State OKs private home-health provider; nonprofits voice concern

MIDDLEBURY — State officials on Monday gave the green light to a private, New Jersey-based home-health services provider to operate in Vermont, a scenario that some state nonprofits believe could bring more competition in an industry already beset with tight margins.
At issue is a successful effort from Bayada Nurses Inc. of Moorestown, N.J., to buy Professional Nurses Service Inc. (PNS) of Vermont, which in 2005 became the first private firm to be given state permission to compete against nonprofits for clients in the home health services industry.
Soon after receiving that permission PNS soon experienced financial difficulties, to the extent the small company was on the brink of bankruptcy in 2007, according to paperwork filed at the Vermont Department of Banking, Insurance, Securities and Health Care Administration, known as BISHCA. In 2008, Bayada — a private company now offering services in 16 states — announced it wanted to purchase PNS. Several of the state’s nonprofit agencies — including Addison County Home Health & Hospice (ACHHH) — raised concerns about the proposed purchase, fearing Bayada would ramp up services, potentially cherry-pick among the most profitable or desirable clients and compete for the state’s limited number of health care workers.

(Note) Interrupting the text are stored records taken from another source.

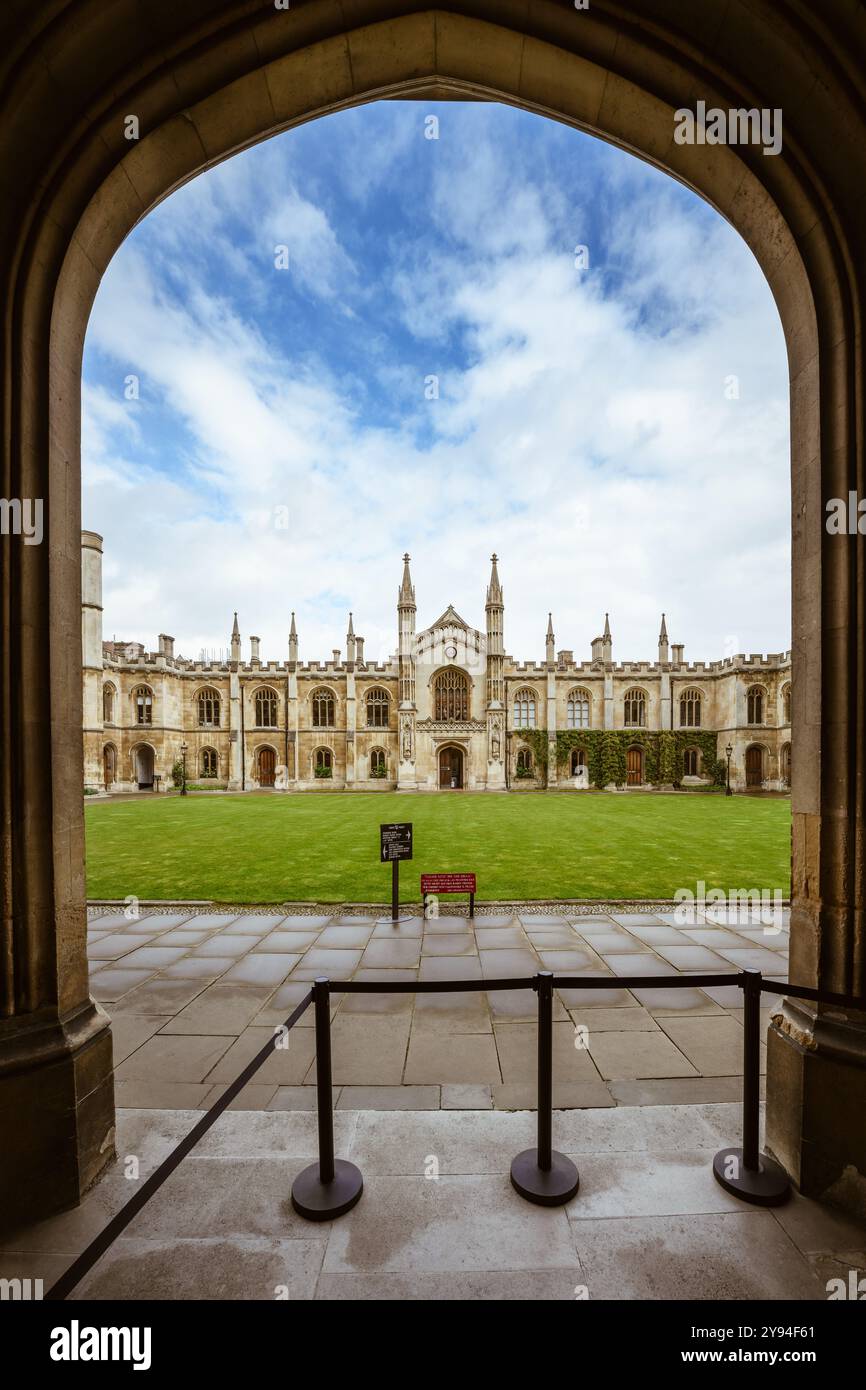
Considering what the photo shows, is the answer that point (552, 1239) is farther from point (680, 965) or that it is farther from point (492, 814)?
point (492, 814)

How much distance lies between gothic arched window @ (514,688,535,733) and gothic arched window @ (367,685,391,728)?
327 inches

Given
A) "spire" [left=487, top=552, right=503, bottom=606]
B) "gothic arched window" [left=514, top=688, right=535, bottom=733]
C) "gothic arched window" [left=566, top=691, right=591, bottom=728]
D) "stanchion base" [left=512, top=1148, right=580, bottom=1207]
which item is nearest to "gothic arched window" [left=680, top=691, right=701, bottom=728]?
"gothic arched window" [left=566, top=691, right=591, bottom=728]

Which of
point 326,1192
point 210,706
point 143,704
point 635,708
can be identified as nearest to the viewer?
point 326,1192

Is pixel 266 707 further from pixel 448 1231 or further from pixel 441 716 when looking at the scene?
pixel 448 1231

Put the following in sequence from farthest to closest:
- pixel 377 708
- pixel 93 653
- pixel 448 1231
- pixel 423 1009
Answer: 1. pixel 377 708
2. pixel 93 653
3. pixel 423 1009
4. pixel 448 1231

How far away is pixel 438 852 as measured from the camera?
1149cm

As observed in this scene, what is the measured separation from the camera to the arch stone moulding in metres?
2.68

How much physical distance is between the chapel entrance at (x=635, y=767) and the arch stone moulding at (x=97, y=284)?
35368 millimetres

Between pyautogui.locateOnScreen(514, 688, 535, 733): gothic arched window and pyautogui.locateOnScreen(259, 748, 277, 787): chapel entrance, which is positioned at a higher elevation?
pyautogui.locateOnScreen(514, 688, 535, 733): gothic arched window

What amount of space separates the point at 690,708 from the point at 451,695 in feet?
51.8

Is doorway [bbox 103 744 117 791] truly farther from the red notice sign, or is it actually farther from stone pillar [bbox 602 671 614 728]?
the red notice sign

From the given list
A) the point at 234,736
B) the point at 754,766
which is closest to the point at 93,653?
the point at 234,736

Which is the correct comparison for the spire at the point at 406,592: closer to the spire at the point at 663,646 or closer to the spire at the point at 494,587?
the spire at the point at 494,587
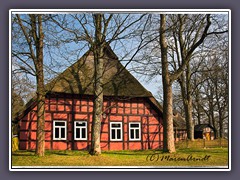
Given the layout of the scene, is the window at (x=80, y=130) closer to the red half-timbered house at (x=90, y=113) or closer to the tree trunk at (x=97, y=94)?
the red half-timbered house at (x=90, y=113)

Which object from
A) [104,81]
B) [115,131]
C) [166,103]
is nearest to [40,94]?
[104,81]

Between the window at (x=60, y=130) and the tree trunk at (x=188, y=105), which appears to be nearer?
the tree trunk at (x=188, y=105)

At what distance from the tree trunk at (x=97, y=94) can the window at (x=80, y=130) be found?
8.6 inches

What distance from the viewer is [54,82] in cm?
724

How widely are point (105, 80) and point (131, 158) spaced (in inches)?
62.9

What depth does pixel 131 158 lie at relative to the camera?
6.98 m

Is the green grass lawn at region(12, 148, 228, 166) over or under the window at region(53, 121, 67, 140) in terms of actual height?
under

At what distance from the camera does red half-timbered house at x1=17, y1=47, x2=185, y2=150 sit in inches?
285

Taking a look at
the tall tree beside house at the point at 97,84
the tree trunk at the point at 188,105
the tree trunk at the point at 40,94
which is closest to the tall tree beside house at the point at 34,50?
the tree trunk at the point at 40,94

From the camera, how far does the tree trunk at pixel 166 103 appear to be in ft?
23.4

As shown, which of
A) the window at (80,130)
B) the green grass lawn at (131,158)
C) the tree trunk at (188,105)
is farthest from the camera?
the window at (80,130)

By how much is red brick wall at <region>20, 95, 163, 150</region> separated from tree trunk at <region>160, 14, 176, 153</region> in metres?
0.12

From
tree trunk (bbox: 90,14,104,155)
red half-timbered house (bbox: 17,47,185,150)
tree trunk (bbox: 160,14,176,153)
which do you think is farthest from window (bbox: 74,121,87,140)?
tree trunk (bbox: 160,14,176,153)

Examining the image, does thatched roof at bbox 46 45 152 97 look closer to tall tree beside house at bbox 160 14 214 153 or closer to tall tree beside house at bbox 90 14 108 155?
tall tree beside house at bbox 90 14 108 155
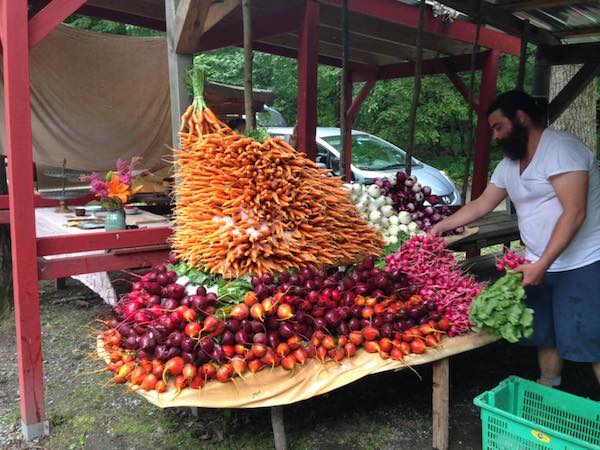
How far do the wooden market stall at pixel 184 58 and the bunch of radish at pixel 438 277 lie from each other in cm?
30

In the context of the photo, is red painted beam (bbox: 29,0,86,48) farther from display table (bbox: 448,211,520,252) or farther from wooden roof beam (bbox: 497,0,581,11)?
wooden roof beam (bbox: 497,0,581,11)

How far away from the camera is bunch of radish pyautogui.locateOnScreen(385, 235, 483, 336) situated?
2.84 meters

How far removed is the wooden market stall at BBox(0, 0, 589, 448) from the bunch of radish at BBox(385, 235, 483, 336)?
11.8 inches

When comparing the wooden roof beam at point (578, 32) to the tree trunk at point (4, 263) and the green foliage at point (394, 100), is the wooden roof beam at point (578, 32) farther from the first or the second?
the green foliage at point (394, 100)

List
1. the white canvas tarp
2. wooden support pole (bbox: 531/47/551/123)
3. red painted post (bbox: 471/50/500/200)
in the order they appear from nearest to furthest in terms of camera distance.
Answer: wooden support pole (bbox: 531/47/551/123)
the white canvas tarp
red painted post (bbox: 471/50/500/200)

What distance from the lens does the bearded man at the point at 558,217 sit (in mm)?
2523

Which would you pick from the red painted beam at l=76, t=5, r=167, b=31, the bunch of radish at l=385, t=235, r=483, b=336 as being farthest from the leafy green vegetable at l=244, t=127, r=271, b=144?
the red painted beam at l=76, t=5, r=167, b=31

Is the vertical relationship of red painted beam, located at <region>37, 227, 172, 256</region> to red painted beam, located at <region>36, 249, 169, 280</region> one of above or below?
above

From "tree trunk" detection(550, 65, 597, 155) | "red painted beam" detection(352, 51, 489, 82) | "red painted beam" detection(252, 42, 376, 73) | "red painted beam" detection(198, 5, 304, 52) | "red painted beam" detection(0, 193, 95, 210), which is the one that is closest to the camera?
"red painted beam" detection(198, 5, 304, 52)

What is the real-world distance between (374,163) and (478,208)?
598cm

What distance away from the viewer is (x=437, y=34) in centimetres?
558

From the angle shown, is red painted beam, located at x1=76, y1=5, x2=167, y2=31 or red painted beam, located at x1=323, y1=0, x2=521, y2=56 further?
red painted beam, located at x1=76, y1=5, x2=167, y2=31

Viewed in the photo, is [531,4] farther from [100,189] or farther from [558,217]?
[100,189]

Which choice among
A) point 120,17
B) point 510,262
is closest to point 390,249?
point 510,262
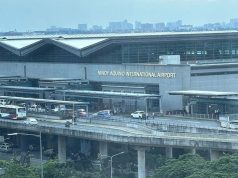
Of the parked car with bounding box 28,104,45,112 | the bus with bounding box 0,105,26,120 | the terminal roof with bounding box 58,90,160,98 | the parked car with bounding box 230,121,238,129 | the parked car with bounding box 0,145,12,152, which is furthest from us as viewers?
the parked car with bounding box 28,104,45,112

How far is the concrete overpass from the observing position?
2247 cm

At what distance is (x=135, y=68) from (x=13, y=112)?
6.50 meters

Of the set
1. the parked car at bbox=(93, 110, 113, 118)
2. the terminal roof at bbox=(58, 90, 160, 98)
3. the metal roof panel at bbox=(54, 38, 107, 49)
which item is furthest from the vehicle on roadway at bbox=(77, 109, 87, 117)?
the metal roof panel at bbox=(54, 38, 107, 49)

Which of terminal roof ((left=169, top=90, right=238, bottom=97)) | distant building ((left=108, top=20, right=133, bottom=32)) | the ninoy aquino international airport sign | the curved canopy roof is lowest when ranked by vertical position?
terminal roof ((left=169, top=90, right=238, bottom=97))

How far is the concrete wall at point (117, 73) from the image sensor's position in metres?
32.5

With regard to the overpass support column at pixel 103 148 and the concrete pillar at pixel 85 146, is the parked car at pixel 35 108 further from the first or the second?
the overpass support column at pixel 103 148

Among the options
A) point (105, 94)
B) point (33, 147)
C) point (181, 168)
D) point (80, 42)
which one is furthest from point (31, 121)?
point (181, 168)

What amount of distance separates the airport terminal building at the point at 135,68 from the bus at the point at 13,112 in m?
4.14

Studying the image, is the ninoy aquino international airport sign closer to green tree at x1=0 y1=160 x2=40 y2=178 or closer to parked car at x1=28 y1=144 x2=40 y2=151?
parked car at x1=28 y1=144 x2=40 y2=151

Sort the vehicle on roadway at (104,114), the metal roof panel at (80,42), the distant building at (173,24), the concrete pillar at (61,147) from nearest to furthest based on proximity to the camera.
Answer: the concrete pillar at (61,147) < the vehicle on roadway at (104,114) < the metal roof panel at (80,42) < the distant building at (173,24)

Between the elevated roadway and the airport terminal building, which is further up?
the airport terminal building

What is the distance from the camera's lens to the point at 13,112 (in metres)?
31.7

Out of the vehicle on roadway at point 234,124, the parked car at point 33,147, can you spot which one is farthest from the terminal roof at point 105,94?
the vehicle on roadway at point 234,124

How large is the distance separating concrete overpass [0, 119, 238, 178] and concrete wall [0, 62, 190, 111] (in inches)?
186
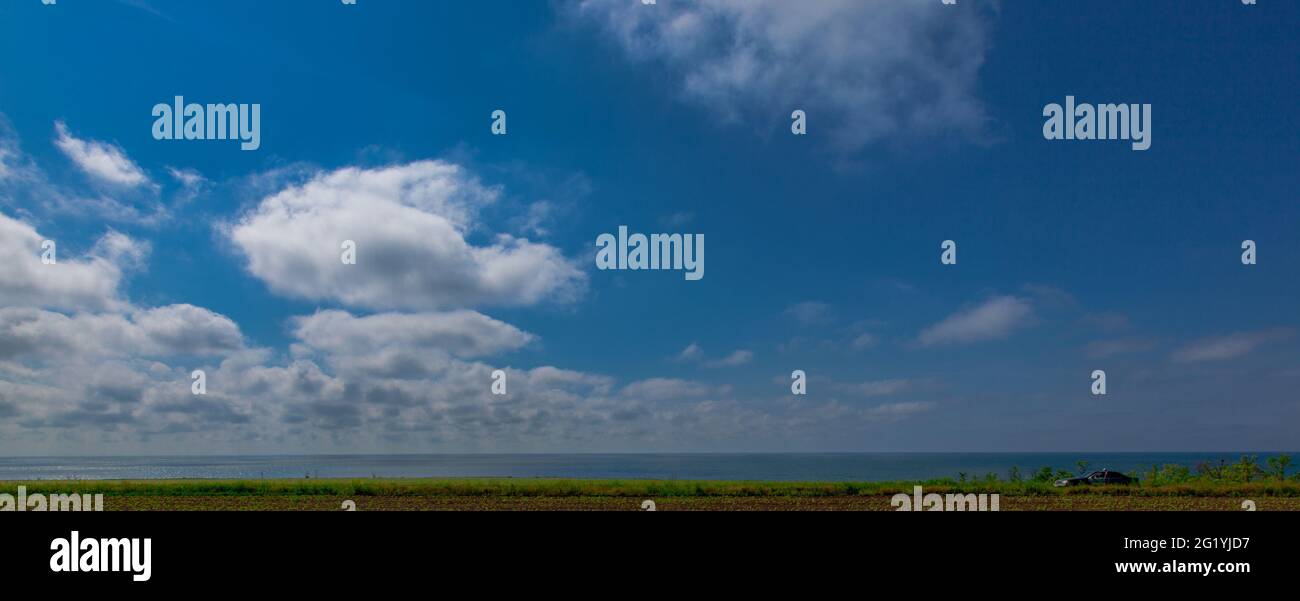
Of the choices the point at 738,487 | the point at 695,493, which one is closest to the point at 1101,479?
the point at 738,487

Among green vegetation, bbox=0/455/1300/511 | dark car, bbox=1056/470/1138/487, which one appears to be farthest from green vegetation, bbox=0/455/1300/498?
dark car, bbox=1056/470/1138/487

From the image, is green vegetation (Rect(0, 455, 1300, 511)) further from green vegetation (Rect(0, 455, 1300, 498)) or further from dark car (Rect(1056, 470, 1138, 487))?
dark car (Rect(1056, 470, 1138, 487))

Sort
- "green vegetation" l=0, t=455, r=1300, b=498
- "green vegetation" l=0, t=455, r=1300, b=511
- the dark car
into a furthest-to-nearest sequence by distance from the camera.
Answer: the dark car, "green vegetation" l=0, t=455, r=1300, b=498, "green vegetation" l=0, t=455, r=1300, b=511

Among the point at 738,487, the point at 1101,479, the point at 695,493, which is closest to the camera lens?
the point at 695,493

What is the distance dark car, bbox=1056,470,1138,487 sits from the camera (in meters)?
29.2

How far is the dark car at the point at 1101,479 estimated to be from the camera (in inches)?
1151

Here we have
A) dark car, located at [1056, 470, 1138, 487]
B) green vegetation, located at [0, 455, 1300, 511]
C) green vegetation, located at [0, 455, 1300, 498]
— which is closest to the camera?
green vegetation, located at [0, 455, 1300, 511]

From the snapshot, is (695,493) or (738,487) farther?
(738,487)

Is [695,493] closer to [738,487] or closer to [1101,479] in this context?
[738,487]

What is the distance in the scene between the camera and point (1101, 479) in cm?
A: 2953

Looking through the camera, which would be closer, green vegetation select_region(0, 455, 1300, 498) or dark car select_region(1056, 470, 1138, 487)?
green vegetation select_region(0, 455, 1300, 498)
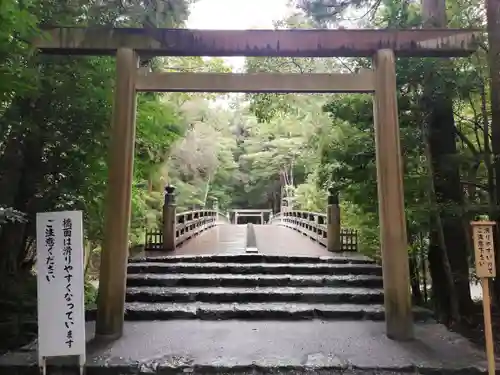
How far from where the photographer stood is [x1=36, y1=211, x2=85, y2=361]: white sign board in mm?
3525

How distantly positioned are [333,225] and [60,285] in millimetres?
6994

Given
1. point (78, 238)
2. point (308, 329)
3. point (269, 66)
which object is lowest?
point (308, 329)

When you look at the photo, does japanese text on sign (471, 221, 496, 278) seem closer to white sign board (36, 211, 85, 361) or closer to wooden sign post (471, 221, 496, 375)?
wooden sign post (471, 221, 496, 375)

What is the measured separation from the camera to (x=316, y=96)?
1073 centimetres

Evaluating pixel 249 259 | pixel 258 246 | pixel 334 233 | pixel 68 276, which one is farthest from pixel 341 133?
pixel 68 276

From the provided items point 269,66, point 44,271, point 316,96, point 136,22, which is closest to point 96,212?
point 44,271

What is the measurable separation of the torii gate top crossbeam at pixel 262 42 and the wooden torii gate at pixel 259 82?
11 millimetres

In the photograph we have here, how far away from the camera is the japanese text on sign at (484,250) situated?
339 cm

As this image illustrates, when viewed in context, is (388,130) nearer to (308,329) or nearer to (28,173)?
(308,329)

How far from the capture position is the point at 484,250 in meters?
3.41

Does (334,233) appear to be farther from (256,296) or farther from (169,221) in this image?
(169,221)

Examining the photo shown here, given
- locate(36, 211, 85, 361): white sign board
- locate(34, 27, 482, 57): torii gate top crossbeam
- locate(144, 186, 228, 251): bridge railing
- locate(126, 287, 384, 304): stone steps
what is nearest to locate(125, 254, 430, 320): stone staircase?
locate(126, 287, 384, 304): stone steps

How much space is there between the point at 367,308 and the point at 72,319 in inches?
156

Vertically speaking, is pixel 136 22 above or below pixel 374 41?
above
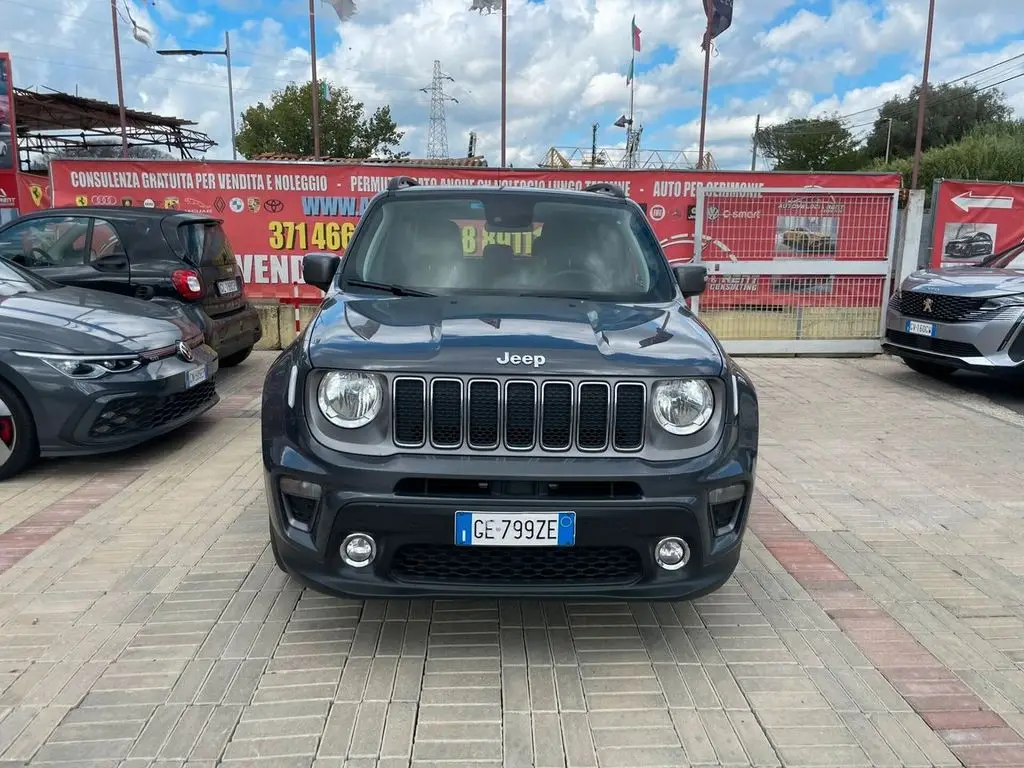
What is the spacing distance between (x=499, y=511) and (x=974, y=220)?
11.1 metres

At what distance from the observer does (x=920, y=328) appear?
7.91 m

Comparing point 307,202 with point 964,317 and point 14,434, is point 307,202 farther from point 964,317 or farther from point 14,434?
point 964,317

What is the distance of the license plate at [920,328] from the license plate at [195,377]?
22.6 feet

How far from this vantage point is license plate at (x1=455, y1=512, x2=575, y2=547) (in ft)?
8.17

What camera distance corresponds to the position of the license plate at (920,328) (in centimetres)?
777

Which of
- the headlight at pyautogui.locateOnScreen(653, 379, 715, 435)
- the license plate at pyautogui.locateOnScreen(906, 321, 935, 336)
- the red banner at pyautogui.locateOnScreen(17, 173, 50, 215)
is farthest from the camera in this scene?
the red banner at pyautogui.locateOnScreen(17, 173, 50, 215)

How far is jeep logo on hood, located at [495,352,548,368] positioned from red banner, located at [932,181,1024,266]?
409 inches

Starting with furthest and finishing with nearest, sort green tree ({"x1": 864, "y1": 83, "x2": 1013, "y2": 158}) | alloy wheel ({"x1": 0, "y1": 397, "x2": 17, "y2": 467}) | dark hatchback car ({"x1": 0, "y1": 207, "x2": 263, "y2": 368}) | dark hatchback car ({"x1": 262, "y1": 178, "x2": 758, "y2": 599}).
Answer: green tree ({"x1": 864, "y1": 83, "x2": 1013, "y2": 158})
dark hatchback car ({"x1": 0, "y1": 207, "x2": 263, "y2": 368})
alloy wheel ({"x1": 0, "y1": 397, "x2": 17, "y2": 467})
dark hatchback car ({"x1": 262, "y1": 178, "x2": 758, "y2": 599})

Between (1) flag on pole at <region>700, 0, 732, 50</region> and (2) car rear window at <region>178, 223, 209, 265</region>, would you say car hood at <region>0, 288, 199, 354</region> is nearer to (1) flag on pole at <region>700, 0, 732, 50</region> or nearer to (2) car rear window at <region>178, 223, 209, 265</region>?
(2) car rear window at <region>178, 223, 209, 265</region>

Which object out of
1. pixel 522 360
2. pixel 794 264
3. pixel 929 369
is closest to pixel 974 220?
pixel 794 264

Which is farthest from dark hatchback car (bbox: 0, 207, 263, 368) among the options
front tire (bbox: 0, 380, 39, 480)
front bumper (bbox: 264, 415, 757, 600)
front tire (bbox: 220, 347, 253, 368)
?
front bumper (bbox: 264, 415, 757, 600)

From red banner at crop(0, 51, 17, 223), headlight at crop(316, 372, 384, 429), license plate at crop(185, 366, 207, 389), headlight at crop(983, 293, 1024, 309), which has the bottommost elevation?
license plate at crop(185, 366, 207, 389)

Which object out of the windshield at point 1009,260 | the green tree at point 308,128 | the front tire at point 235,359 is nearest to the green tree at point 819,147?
the green tree at point 308,128

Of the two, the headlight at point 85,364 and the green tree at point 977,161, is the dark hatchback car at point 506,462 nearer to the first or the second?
the headlight at point 85,364
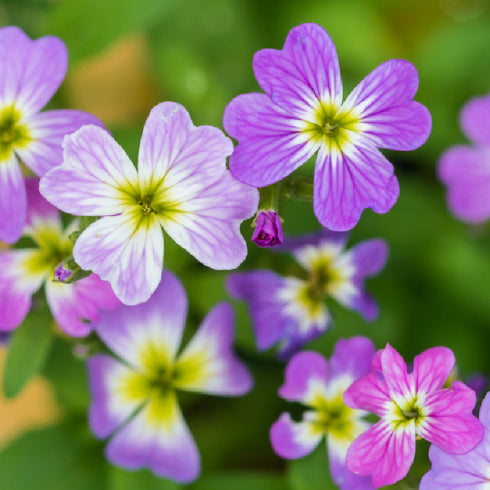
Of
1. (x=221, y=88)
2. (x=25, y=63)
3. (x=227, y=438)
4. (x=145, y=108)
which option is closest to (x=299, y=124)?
(x=25, y=63)

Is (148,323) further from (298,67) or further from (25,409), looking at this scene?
(25,409)

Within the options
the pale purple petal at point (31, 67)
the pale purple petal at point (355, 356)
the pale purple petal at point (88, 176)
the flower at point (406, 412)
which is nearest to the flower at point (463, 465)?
the flower at point (406, 412)

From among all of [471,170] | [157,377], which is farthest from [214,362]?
[471,170]

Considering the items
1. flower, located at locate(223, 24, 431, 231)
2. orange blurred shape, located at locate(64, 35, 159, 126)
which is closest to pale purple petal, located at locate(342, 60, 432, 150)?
flower, located at locate(223, 24, 431, 231)

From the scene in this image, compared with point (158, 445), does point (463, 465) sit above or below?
above

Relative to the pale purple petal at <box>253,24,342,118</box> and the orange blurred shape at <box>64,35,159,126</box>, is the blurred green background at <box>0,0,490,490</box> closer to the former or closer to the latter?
the orange blurred shape at <box>64,35,159,126</box>

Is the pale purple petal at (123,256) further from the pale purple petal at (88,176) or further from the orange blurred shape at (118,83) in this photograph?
the orange blurred shape at (118,83)
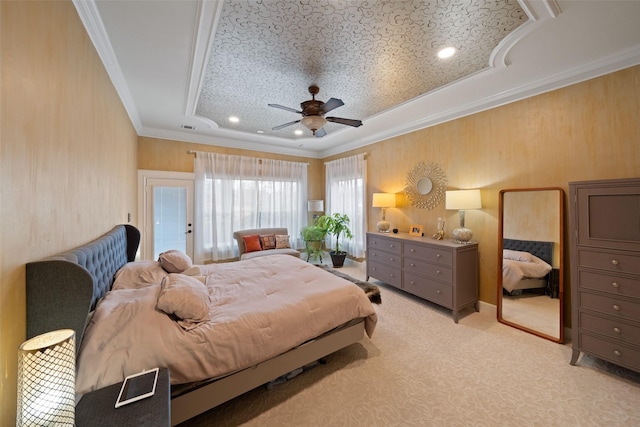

“(Bayada) is well-funded, well organized and has deep pockets,” said ACHHH Executive Director Larry Gutchius. “For the nonprofit industry, there will be an impact.”
The state’s 11 nonprofit home health care agencies made 866,000 patient visits last year to 21,600 different patients, according to Peter Cobb, executive director of the Vermont Assembly of Home Health Agencies. Together, the agencies underwrote just under $7 million in state and federal programs — such as Medicaid and Medicare — that fell short of reimbursement rates for actual services rendered, according to Cobb.
ACHHH workers conducted 84,378 patient visits last year, according to Gutchius. The agency employs 180 full- and part-time workers.
State rules required that Bayada obtain a certificate of need (CON) through BISHCA before completing the purchase. That CON is needed to make sure Bayada’s plans are consistent with Vermont’s “Health Resources Allocation Plan,” which required Bayada to show, among other things, that the purchase of PNS would not adversely affect Vermont patients’ ability to access services.
In a decision published on Monday, BISCHCA Commissioner Paulette Thabault issued a CON allowing Bayada’s purchase of PNS. The 15-page decision states, among other things, that:
• PNS provides services to almost 1,000 Vermonters. Thabault submitted that the need for home health services is likely to grow, given the state’s ageing population.
• The purchase will have “very minimal, or no impact” on the uninsured as well as those who are insured.
• Bayada has promised to “establish collegial relationships with other Vermont providers and share clients with other agencies where the needs of the clients dictate.”
• Bayada’s entry into the Vermont home health market is through an existing business (PNS) and does not reflect an additional provider entering the market.
“Bayada intends to continue providing the same services to the same clients served currently by PNS,” the decision reads.
Gutchius and Cobb said they were disappointed with the BISHCA decision, but are hopeful it does include some safeguards to protect the ability of nonprofits to function. For example, the decision states that the Vermont Department of Disabilities, Aging and Independent Living could place limits on services Bayada provides if the company appears to be focusing on certain, more profitable regions of the state as opposed to others.
“We are disappointed but not surprised by the decision,” Cobb said.
“We hope the impact will be minimal, but we will have to wait and see.”